What the task requires: Write out every record below exactly as it appears, omitting the pictures.

+++

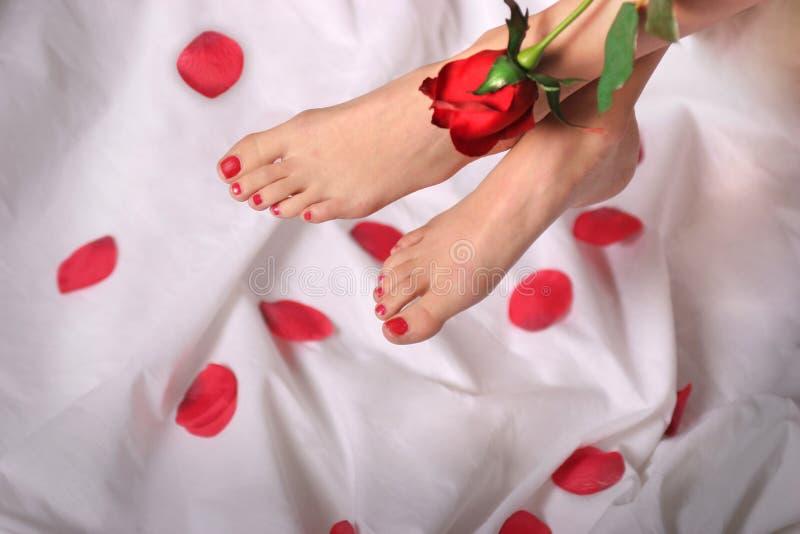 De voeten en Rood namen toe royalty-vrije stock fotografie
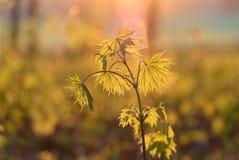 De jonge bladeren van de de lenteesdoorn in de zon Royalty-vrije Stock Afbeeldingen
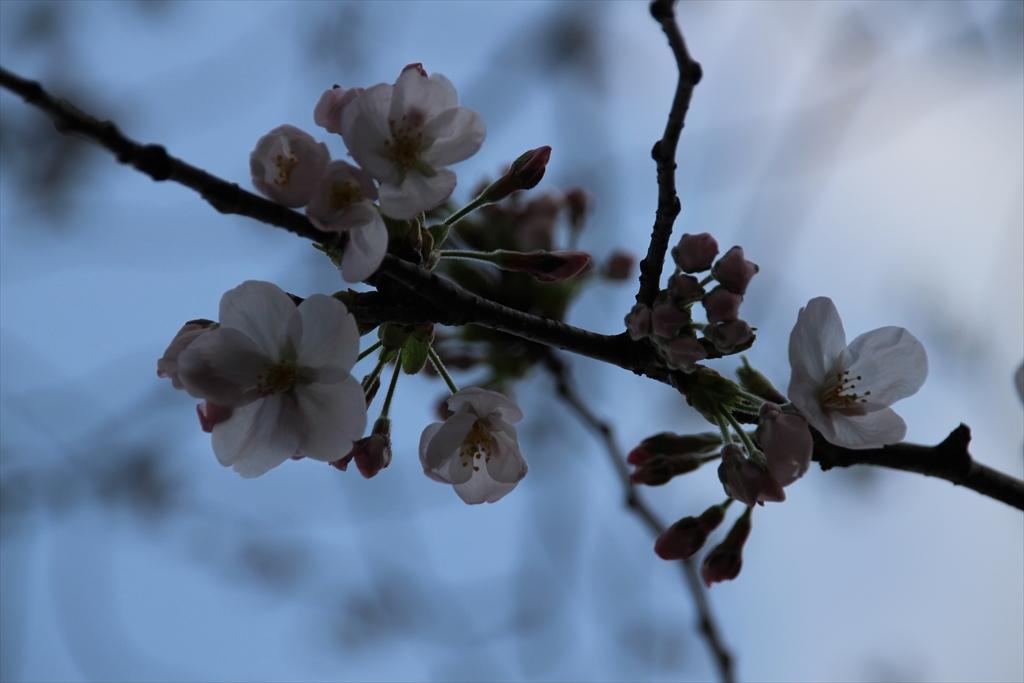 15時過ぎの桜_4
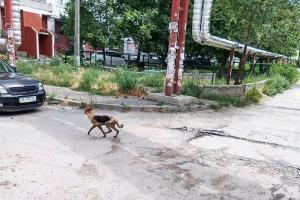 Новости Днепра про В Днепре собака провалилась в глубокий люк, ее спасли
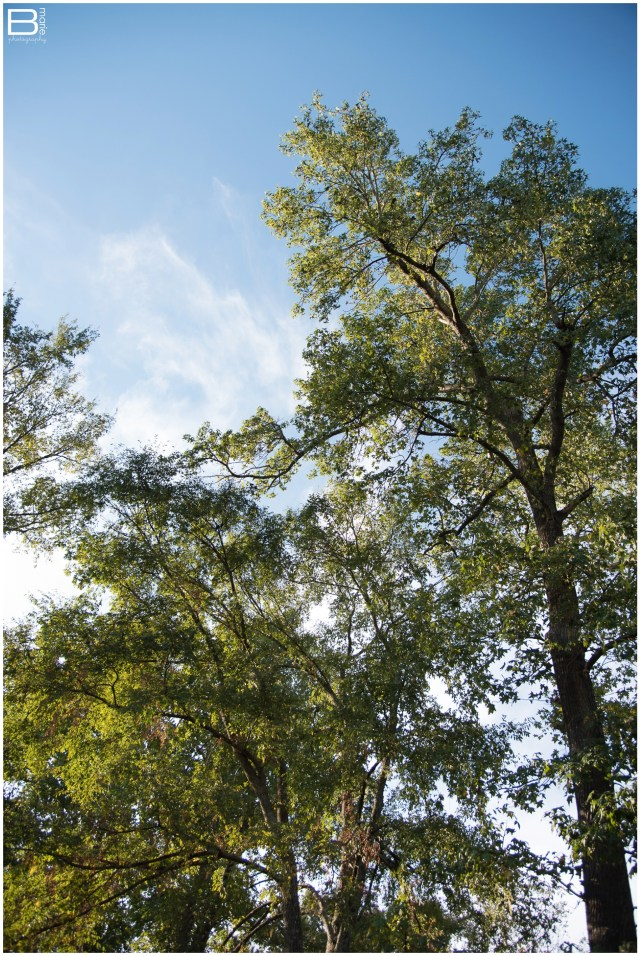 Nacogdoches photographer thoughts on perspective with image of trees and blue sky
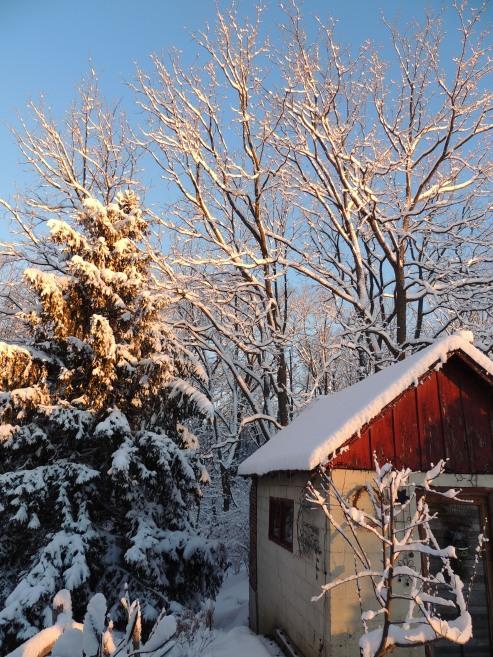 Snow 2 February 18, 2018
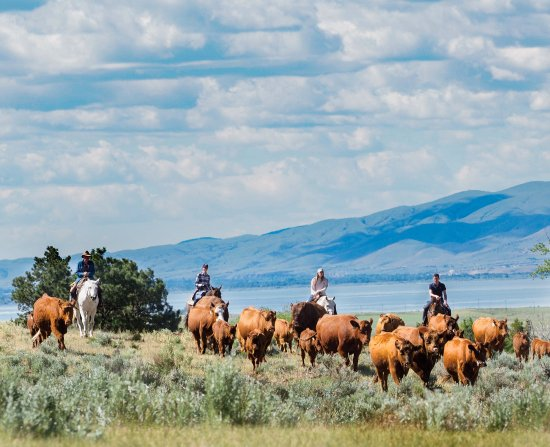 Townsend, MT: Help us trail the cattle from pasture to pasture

+++

Your solution:
 De voeten en Rood namen toe royalty-vrije stock fotografie
 De jonge bladeren van de de lenteesdoorn in de zon Royalty-vrije Stock Afbeeldingen
 15時過ぎの桜_4
 Новости Днепра про В Днепре собака провалилась в глубокий люк, ее спасли
 Nacogdoches photographer thoughts on perspective with image of trees and blue sky
 Snow 2 February 18, 2018
 Townsend, MT: Help us trail the cattle from pasture to pasture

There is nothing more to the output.